Exercise ->
Would you copy out each line of the records below that includes the word "scientific"?

[Saved entries]
• • • • •

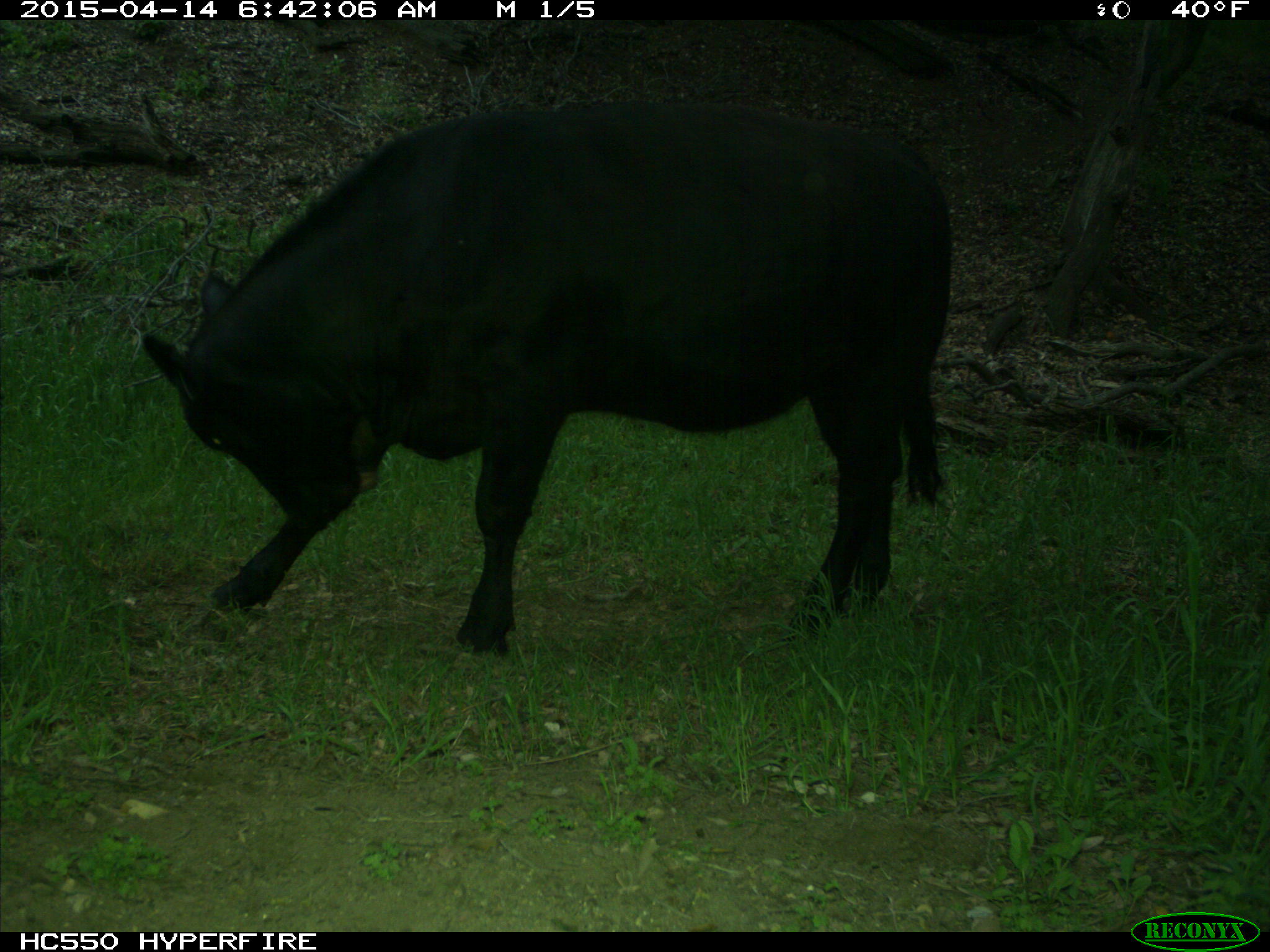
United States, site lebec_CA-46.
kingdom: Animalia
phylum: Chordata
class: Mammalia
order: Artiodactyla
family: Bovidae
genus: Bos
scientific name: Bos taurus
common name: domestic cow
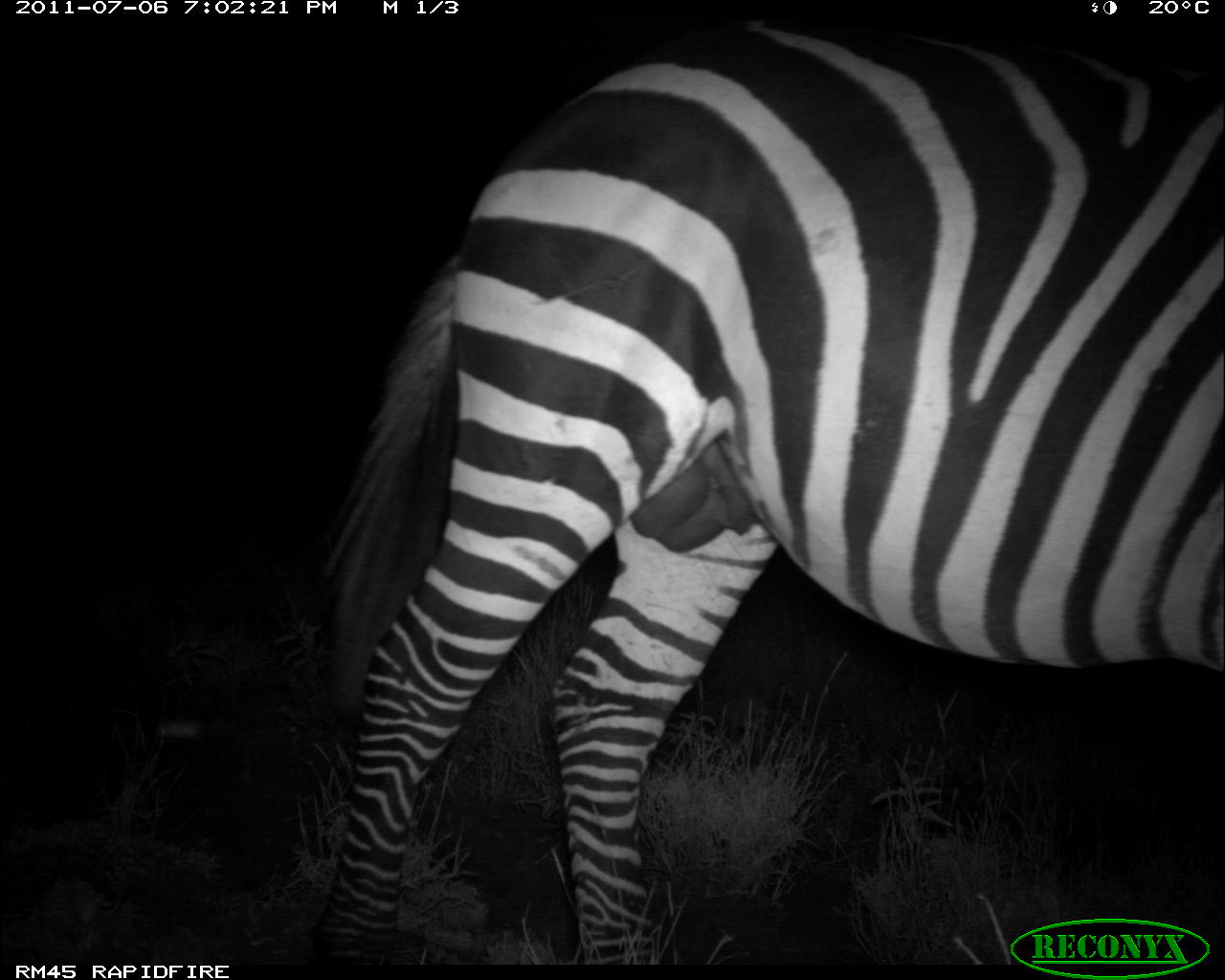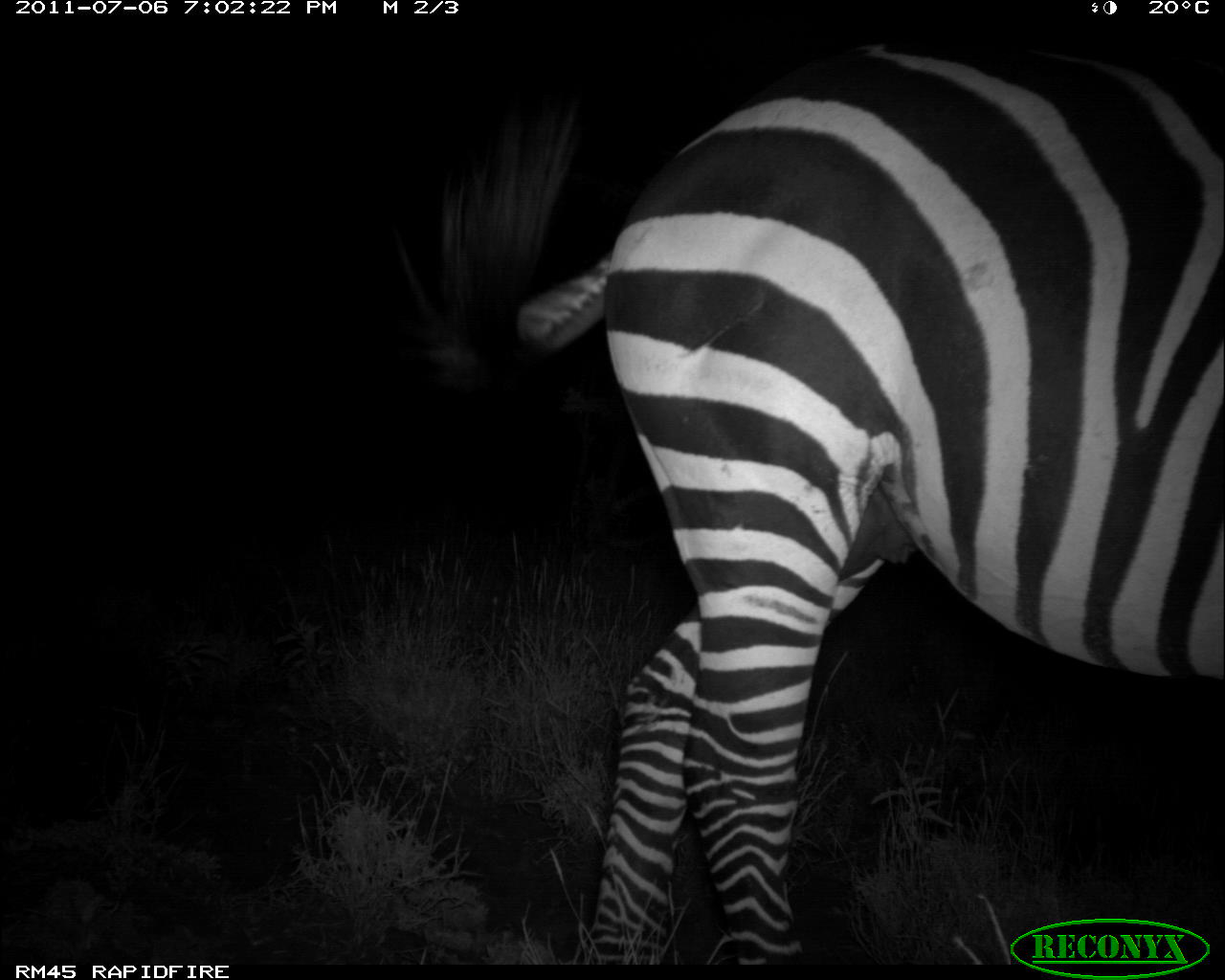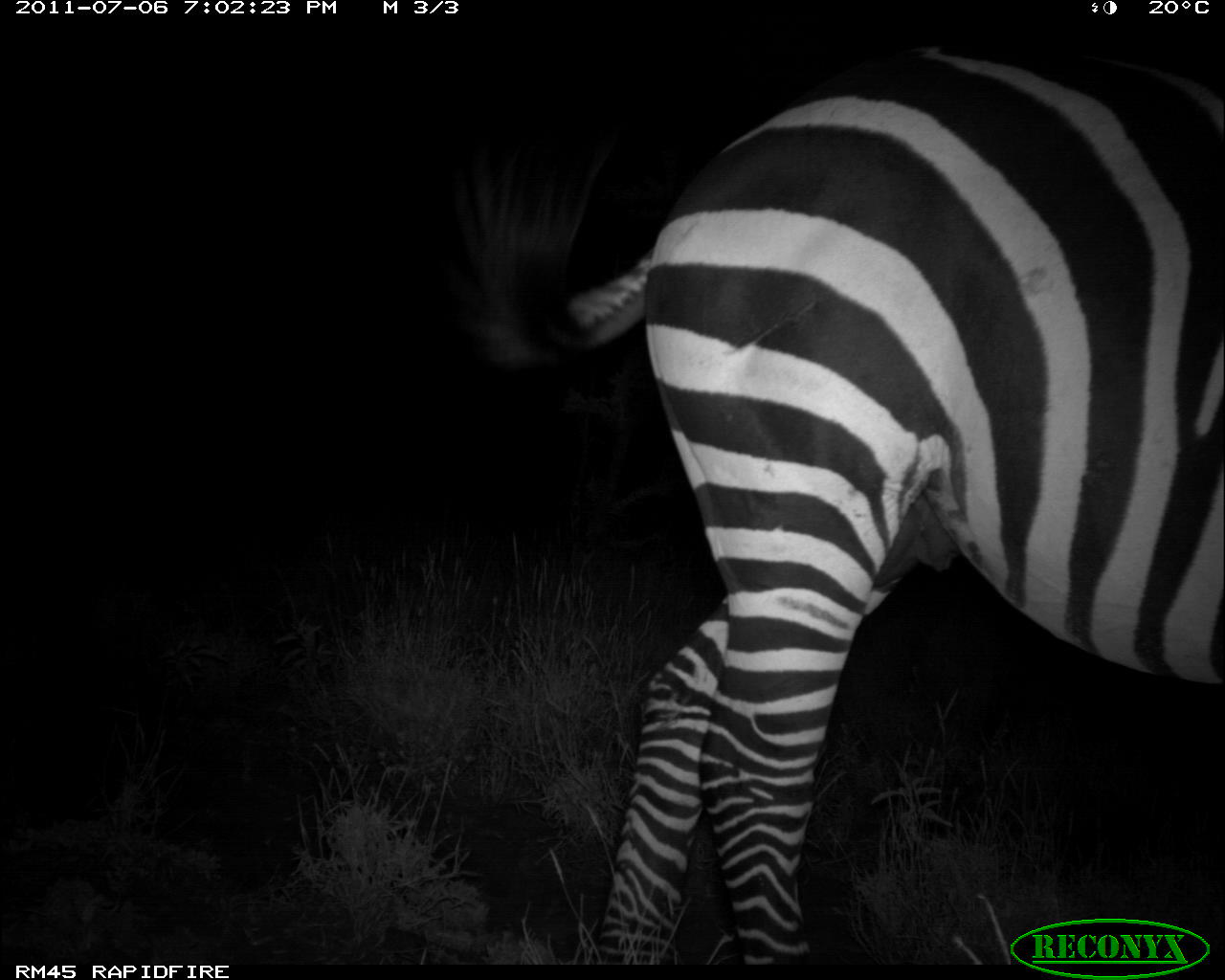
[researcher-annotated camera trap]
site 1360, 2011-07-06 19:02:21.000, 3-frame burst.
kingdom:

• • • • •

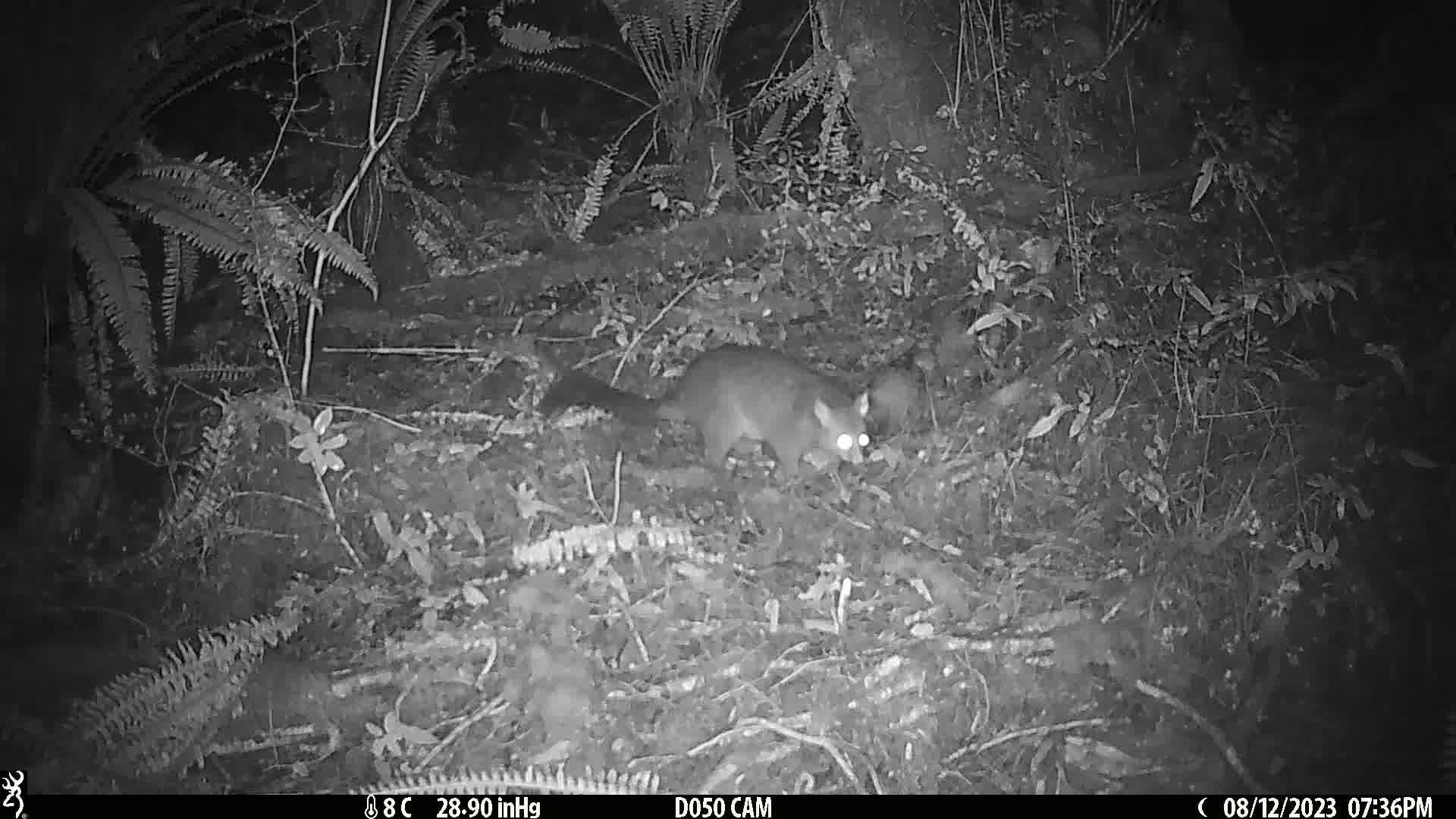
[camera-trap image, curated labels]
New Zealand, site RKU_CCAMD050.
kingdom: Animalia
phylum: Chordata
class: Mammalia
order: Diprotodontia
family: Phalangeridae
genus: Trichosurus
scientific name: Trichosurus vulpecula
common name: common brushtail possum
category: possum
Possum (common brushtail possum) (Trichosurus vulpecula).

• • • • •

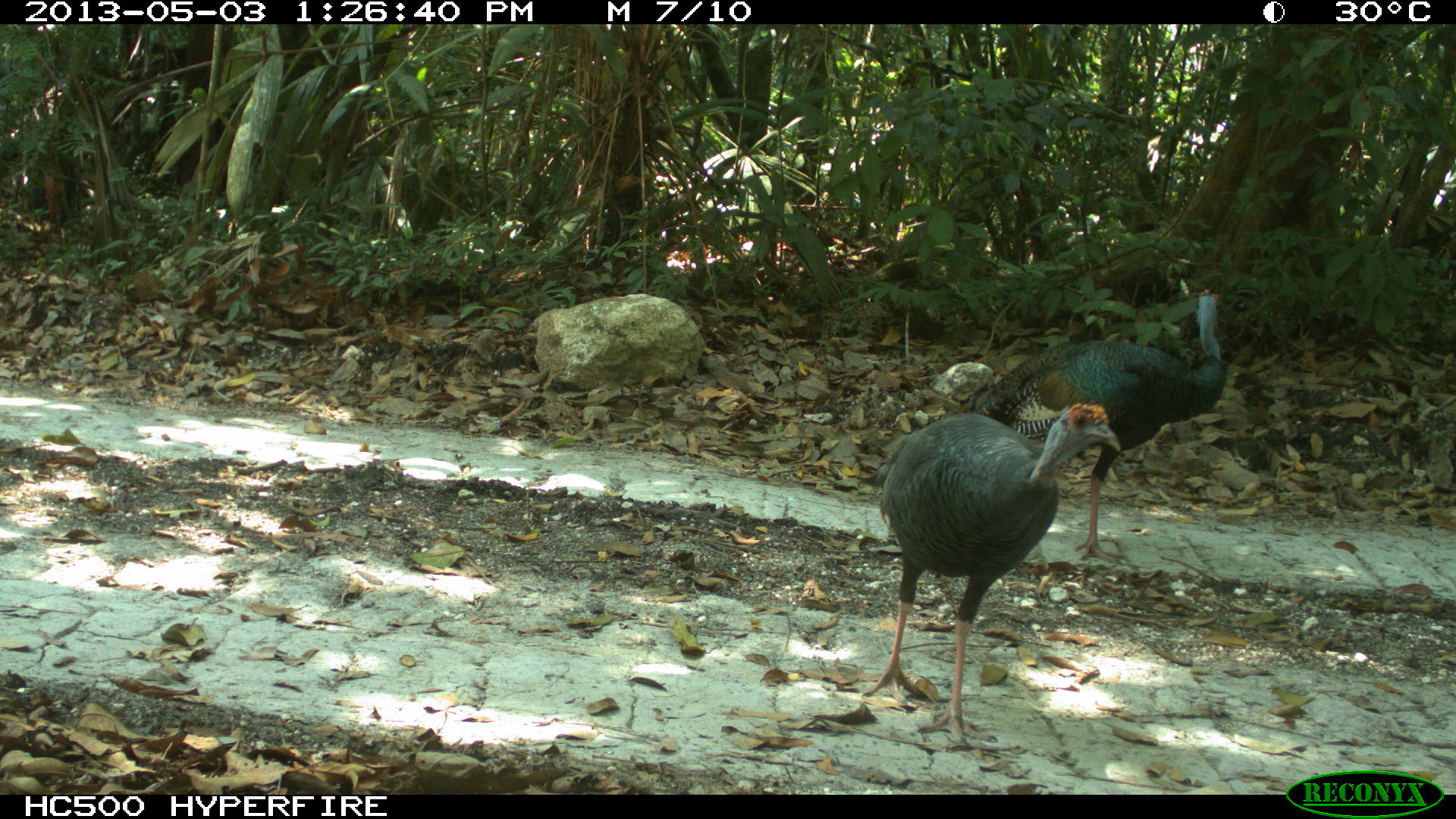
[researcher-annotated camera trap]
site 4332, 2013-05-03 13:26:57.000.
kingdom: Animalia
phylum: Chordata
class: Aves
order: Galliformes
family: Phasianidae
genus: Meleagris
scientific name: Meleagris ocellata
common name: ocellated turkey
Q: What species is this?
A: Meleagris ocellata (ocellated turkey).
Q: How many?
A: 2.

• • • • •

Task output ->
scientific name: Bos taurus
scientific name: Trichosurus vulpecula
scientific name: Meleagris ocellata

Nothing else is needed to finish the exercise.